_SOURCE EXCERPT_:
Holdout Testing and Conspiracy Theories

Dr. Jason Davis
Nov 12, 2015 · 5 min read

Holdout testing should be a fundamental form of experimentation in every engineer, product manager, and marketer’s bench, yet it isn’t.

Yet pretty much everyone and their mother runs A/B tests these days:

Making a copy change to your checkout funnel? Test the old version vs the new with Optimizely.

Sending a holiday promotional email out to your customers? Make sure to A/B test subject lines with Mailchimp to optimize open and click rates.

Buying search keywords? Run a 9-way split test optimizing across your favorite ad copy.

A/B and split tests are conceptually simple: bin your customers into two or more discrete groups, show them each different versions of your content, measure results, then declare a winner.

Yet there’s another type of test that’s conceptually very similar to an A/B test, but grossly underrepresented in today’s testing driven world: the holdout test. Where A/B tests optimize across two different messages, the holdout test sends a single message to a subgroup of users while also maintaining a control group that receives no message at all.

But why would one want to run such a test? Is it really that different from an A/B test, and furthermore, what’s the point of “testing” a control group that receives nothing?

While technically speaking, a holdout test is a special case of an A/B test (wherein the “B” is “receives nothing”), the state of the internet would disagree with this.

_INFORMATION SUPPLIED_:
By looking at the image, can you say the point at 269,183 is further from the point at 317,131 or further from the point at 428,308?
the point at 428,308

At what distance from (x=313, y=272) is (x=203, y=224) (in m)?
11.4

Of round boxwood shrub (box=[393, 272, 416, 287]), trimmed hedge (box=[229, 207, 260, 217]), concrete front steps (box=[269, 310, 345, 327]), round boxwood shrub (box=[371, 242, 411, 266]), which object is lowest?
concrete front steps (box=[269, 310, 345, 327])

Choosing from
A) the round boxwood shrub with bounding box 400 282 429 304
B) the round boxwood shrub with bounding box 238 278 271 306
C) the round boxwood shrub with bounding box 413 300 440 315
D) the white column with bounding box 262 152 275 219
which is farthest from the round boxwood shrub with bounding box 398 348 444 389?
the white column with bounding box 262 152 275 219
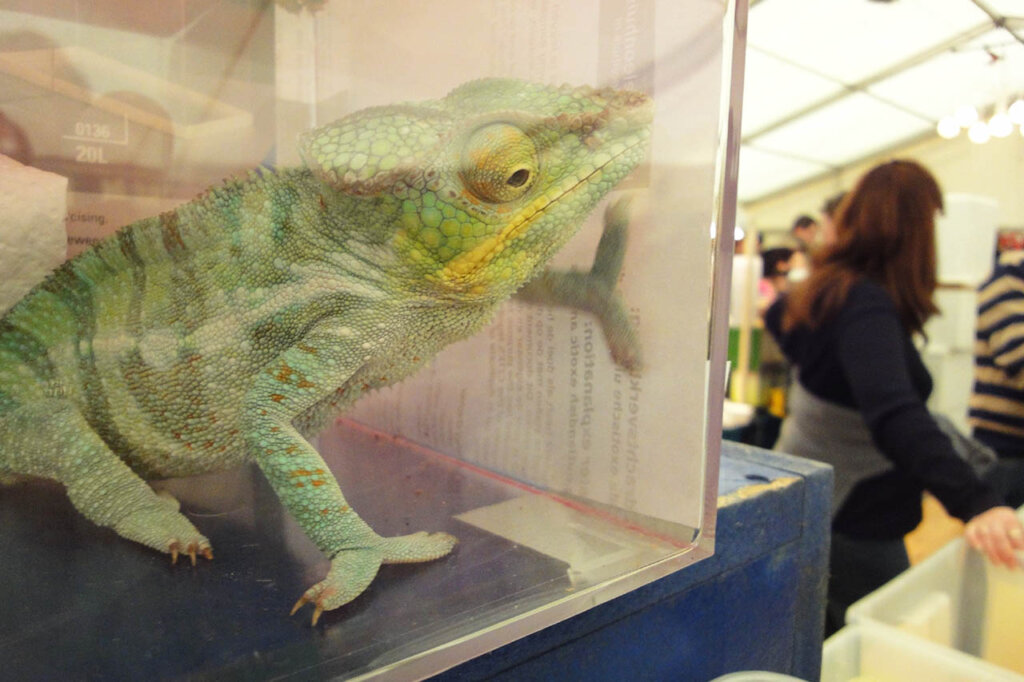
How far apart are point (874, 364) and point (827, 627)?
71 cm

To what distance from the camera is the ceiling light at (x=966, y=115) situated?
1.91 meters

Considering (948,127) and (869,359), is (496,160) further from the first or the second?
(948,127)

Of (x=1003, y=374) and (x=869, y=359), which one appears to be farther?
(x=1003, y=374)

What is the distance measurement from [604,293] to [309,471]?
1.01 feet

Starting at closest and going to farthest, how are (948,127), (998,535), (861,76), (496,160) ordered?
(496,160)
(998,535)
(948,127)
(861,76)

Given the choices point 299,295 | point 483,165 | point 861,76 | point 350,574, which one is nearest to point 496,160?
point 483,165

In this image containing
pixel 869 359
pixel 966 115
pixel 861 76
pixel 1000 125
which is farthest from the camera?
pixel 861 76

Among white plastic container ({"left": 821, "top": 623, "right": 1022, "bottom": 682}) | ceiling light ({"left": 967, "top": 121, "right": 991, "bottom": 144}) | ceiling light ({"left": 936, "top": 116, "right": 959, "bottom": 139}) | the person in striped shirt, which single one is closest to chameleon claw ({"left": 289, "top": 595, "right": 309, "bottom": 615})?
white plastic container ({"left": 821, "top": 623, "right": 1022, "bottom": 682})

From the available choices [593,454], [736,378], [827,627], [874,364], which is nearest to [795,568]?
[593,454]

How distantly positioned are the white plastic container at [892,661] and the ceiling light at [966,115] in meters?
1.67

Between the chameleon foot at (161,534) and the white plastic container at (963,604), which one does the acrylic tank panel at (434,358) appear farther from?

_WRITTEN REQUEST 1_: Revise the holdout testing text between "Buying search keywords?" and "declare a winner.", inclusive, so that "declare a winner" becomes "pick a winner".
_WRITTEN REQUEST 2_: According to the holdout testing text, what does the control group in a holdout test receive?

_FULL OUTPUT 1_:
Buying search keywords? Run a 9-way split test optimizing across your favorite ad copy.

A/B and split tests are conceptually simple: bin your customers into two or more discrete groups, show them each different versions of your content, measure results, then pick a winner.

_FULL OUTPUT 2_: It receives no message at all.